One of the most popular iPhones to hit the Indian market is the iPhone 5S, originally released in 2013. Such is the speed at which (smart) phones evolve, in the more affluent western countries of North America, Western Europe, Japan and Australasia, people have tried the 5S, used it and finished with it. As these people upgrade their devices to more recent iPhone versions, something has to happen to the used phone hardware. Of the 2.6 million iPhones that Apple shipped to the subcontinent last year, 55% of them were older model phones.

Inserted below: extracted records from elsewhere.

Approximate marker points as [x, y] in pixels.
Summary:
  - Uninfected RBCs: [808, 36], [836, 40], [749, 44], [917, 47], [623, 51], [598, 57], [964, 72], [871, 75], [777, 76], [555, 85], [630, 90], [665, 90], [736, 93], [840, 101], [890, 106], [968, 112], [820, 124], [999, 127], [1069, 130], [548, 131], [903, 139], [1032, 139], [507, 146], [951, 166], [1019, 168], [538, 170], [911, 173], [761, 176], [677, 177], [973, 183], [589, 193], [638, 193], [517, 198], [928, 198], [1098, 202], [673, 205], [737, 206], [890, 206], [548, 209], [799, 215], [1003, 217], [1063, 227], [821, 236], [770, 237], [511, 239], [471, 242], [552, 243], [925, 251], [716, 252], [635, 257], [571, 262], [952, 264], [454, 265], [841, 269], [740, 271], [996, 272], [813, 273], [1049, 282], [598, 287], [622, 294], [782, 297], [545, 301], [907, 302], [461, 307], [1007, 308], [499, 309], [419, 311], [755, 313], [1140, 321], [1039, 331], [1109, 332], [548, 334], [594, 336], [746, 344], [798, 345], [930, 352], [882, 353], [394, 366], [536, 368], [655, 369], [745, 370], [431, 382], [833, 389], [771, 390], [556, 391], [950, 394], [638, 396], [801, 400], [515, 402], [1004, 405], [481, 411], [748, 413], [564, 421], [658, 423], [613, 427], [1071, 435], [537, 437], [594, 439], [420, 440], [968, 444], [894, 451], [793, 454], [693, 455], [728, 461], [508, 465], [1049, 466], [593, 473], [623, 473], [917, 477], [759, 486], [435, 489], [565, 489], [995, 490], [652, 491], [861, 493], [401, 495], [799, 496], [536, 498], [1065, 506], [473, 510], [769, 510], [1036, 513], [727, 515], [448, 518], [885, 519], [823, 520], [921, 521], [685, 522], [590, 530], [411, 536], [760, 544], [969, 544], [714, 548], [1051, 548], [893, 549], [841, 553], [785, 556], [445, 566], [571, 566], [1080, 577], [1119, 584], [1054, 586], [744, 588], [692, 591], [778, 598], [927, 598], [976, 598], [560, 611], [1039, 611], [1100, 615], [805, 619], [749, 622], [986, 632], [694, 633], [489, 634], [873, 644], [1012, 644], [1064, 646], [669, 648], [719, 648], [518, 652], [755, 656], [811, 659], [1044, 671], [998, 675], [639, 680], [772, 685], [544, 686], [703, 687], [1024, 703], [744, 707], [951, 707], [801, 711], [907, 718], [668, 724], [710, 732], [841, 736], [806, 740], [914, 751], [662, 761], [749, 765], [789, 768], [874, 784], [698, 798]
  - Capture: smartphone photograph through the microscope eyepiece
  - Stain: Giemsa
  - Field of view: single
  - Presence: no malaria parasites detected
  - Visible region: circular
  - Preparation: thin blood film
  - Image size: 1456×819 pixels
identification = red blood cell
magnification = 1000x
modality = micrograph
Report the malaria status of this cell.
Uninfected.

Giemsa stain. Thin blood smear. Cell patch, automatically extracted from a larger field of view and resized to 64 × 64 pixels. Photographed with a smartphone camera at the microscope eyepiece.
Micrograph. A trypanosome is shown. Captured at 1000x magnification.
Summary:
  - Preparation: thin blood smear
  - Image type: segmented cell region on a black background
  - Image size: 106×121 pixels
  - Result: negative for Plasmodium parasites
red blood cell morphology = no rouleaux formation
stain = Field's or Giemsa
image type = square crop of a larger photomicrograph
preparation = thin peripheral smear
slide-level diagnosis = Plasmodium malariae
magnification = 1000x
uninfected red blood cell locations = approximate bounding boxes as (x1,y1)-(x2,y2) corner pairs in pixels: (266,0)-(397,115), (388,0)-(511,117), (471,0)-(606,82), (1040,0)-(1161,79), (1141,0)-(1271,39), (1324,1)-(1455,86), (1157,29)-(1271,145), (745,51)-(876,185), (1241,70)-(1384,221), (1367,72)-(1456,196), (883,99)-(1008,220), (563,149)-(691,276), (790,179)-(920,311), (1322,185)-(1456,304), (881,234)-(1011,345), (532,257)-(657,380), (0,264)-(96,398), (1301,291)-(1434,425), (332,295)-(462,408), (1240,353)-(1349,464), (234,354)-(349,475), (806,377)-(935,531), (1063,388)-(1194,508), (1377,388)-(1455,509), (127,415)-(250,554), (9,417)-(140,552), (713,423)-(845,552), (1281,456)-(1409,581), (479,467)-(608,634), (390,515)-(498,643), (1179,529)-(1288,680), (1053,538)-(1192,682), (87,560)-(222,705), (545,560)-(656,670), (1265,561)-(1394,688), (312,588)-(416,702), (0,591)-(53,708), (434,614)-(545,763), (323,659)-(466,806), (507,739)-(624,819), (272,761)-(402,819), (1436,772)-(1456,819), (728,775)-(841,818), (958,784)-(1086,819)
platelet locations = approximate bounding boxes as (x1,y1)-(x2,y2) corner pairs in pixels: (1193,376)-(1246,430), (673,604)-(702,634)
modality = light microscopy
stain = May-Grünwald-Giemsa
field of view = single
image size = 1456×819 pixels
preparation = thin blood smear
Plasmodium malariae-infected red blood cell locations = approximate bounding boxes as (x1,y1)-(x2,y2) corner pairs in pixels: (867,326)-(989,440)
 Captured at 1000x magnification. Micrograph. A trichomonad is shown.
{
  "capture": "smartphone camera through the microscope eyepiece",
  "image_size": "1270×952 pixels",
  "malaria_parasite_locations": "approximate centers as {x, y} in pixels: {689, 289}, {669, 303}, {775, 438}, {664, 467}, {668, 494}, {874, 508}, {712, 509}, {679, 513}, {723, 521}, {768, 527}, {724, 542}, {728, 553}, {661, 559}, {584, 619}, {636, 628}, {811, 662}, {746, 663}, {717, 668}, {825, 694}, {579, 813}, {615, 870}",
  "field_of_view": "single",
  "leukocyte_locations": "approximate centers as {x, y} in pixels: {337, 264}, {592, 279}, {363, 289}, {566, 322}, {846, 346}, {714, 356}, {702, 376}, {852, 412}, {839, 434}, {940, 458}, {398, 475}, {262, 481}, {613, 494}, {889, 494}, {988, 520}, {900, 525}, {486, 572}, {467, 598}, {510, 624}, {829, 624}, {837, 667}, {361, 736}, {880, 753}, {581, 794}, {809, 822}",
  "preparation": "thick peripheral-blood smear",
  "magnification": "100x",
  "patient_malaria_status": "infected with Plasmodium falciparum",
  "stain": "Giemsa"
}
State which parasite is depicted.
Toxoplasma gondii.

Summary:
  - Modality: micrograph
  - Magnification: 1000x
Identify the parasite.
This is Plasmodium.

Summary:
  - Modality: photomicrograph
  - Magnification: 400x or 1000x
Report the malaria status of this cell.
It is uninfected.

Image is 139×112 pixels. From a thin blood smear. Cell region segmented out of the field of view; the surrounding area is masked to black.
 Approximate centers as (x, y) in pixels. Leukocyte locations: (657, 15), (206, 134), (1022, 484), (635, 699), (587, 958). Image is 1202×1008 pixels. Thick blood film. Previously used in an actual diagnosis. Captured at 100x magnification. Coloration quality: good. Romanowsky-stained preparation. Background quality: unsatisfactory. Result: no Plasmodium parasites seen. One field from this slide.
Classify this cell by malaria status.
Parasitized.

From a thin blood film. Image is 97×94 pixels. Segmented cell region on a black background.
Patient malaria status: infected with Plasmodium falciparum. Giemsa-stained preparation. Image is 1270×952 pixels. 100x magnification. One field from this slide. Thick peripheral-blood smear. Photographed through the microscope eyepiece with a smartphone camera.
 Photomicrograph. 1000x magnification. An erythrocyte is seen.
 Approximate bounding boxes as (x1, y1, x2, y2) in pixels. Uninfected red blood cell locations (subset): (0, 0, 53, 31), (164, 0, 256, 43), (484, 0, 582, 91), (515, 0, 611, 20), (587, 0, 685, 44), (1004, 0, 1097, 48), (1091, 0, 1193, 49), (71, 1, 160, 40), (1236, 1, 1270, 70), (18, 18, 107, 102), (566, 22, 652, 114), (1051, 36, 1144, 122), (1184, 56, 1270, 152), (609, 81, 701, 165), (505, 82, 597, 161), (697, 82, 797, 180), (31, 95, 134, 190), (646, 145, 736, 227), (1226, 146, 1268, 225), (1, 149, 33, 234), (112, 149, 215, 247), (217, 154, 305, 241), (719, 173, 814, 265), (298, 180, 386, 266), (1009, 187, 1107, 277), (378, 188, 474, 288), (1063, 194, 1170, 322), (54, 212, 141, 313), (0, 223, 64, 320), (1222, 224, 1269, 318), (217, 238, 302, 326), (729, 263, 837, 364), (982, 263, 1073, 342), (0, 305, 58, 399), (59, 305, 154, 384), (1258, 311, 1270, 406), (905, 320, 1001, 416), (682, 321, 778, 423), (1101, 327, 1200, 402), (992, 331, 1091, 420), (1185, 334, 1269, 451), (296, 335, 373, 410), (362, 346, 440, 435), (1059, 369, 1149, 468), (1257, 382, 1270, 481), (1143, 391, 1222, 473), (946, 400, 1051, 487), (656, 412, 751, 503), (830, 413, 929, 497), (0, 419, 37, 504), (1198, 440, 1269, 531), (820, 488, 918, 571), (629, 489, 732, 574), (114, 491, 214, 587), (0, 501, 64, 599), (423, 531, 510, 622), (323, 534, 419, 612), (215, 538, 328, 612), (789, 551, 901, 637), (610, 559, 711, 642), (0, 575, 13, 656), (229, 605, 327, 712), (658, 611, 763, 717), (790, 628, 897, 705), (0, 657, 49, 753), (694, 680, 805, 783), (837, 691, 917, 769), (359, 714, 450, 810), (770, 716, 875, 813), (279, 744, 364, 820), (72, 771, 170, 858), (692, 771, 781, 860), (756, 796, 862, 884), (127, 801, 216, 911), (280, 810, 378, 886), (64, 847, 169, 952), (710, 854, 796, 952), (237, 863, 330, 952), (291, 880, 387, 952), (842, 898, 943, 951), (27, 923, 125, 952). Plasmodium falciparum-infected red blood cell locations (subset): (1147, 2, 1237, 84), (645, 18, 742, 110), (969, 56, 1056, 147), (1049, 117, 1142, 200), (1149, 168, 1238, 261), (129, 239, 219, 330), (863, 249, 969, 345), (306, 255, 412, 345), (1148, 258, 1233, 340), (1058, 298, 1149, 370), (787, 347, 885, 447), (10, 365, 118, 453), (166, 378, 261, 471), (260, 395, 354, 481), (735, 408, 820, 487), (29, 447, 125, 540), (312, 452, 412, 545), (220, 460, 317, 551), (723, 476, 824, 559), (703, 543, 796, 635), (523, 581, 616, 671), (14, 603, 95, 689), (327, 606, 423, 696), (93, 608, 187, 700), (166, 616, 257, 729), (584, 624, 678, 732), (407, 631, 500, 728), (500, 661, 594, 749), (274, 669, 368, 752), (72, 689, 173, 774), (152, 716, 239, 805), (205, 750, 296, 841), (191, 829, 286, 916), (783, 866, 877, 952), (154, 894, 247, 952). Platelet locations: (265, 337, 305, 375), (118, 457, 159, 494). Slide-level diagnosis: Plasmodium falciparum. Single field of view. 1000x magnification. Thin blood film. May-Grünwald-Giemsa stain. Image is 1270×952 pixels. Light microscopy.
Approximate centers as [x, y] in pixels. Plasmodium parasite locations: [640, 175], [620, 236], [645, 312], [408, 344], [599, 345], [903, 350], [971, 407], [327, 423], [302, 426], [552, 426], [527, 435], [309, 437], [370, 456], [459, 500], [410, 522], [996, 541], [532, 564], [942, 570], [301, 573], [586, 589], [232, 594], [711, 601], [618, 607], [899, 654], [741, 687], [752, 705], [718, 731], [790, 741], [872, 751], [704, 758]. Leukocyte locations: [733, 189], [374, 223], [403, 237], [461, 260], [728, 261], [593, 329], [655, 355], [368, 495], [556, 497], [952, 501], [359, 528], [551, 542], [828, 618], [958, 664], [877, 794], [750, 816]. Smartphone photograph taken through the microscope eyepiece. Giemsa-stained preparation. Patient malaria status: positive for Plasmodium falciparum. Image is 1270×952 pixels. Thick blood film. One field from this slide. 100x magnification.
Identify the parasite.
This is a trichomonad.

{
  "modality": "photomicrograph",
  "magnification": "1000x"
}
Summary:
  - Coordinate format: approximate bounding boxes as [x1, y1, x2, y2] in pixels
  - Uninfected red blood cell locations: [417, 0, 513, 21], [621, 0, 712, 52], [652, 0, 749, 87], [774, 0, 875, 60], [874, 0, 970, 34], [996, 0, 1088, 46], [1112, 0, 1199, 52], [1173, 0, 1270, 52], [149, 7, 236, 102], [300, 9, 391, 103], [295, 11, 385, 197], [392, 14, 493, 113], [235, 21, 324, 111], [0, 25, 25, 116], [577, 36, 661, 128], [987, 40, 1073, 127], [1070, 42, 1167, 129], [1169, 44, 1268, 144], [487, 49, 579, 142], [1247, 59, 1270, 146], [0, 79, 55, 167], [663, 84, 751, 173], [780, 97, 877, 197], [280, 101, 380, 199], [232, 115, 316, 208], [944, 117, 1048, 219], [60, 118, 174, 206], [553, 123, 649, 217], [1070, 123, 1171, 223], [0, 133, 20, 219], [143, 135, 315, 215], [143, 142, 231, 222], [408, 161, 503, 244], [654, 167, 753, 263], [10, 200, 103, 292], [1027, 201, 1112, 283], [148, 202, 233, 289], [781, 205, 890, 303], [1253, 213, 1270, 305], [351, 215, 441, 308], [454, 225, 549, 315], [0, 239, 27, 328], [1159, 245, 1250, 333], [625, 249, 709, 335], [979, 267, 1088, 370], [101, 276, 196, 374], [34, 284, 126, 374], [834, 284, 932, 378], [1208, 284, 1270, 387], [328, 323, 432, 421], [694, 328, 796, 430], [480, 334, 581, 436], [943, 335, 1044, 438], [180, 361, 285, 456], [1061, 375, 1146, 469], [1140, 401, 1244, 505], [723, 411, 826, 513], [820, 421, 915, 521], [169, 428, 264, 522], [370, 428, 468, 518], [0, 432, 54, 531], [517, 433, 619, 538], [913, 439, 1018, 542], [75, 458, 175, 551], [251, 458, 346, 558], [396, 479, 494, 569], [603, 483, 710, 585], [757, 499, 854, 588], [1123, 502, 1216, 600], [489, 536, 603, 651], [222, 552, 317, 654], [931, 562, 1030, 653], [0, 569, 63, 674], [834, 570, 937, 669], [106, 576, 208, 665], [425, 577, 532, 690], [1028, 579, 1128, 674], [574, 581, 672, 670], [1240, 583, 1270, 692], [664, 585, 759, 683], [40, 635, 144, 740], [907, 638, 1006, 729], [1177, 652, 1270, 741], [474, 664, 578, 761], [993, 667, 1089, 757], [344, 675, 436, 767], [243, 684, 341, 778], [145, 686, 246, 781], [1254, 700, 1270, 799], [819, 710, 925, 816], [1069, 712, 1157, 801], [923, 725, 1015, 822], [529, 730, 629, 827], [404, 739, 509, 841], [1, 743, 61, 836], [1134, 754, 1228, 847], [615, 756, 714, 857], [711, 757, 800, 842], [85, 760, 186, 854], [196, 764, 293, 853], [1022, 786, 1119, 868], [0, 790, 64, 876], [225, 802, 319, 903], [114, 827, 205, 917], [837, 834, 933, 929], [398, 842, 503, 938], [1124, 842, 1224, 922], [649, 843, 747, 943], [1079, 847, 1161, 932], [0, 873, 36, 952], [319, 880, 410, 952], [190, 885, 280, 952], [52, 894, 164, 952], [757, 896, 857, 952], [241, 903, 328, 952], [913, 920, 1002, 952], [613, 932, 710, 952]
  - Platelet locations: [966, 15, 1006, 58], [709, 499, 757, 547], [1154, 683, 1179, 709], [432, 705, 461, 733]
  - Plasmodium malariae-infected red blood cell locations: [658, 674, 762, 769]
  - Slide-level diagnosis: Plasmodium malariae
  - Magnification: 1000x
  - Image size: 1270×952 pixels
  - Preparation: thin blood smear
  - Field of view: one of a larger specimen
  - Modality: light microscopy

eBay is often the first port of call for many as we reported in our article on second hand phones. Where Apple can get their hands on the old devices, however, Apple are refurbishing them and sending them on to India. From the user’s point of view, this all makes a lot of sense. Tying together an outright purchase of a handset with a SIM – especially if it’s second hand – is one of the smartest ways to be more efficient with your spend..
The sort of people who are keen on buying an Apple iPhone, rather than an Android device, in India, are young to middle aged professionals. Remember, however, while they might well have the same appetite for gadgetry, they don’t necessarily have the same disposable income as their equivalents in the west. This is where the interest in still attractive older model iPhones like the 5S is coming from. The market is huge. The nation is young, increasingly tech savvy and huge in population. People in india outnumber every other nation’s population with the exception of China.
Apple’s competition is from cheaper, Chinese phones
Pushing its ‘retro’ iPhone models ( in what other industry would you describe a 2 year old product as ‘retro’ ?! ) is not something that Apple is used to. The reality is, they’d probably feel better about selling everyone a brand new iPhone 8. However, competition from cheaper Android rivals makes this approach to second hand iPhones a necessity To this point, Apple has only managed to grab around 3% of the Indian market.
Most people in India buy locally made products. Generally, these are Android machines manufactured by Micromax Informatics or Chinese equivalents produced by Oppo, Gionee and Xiaomi. Xiaomi, in particular, are breathing down Apple’s necks. They are aggressively pursuing the Indian market with its own Android phones. Co-founder Lei Jun has publically stated that the company is to double its investment in India over the next two years, balancing declining sales in China.
iPhone sales by online retailers
Apple has indicated it’s willingness to support the provision of cheaper phones by allowing online retailers sell the iPhones they’re provided at discounted prices. Amazon, iPlanet and Flipkart are selling the iPhone5S, for instance, for around US$300 in India. That’s a saving of around 25% off a similar iPhone model, the SE which retails in the States for $400 ex state sales tax.
Negotiating with the Indian government isn’t straightforward
Apple’s CEO is trying to convince the government to loosen restrictions on direct imports from Apple rather than having to rely on middlemen. He is not having much luck. India would like to increase its share of local smart phone manufacturing capability. They’ve also requested would like to see Apple come up with a better plan for job creation and capital spending. It’s a solid plan. If Apple could start to manufacture components in India, it might be a way it can get around relatively high import taxes. This would certainly bring the price of new Apple iPhones down – a boon for both sides.
One way that Apple’s Indian sales pitch is trying is to make it easier for young Indians to buy their phones over a longer period together with attractive phone plans, buy back schemes and product exchanges. They have hired a number of “affordability managers” who are negotiating with finance companies to make phone purchases easier.
Bringing it all together
Apple is looking to the emerging market in India to sell its products. The opportunity is potentially huge, it just involves Apple having to adapt its usual elitist marketing. Being flexible is not a feature the Apple brand is renowned for. Indian people do want to buy iPhones. They just can’t necessarily afford them the way that young people in the west can. It appears Apple’s strategy is a worthwhile one. Experimenting with selling older model phones, using online retailers and moving into local assembly and manufacturing to ward off competition from China is, perhaps, the only way they will break the market.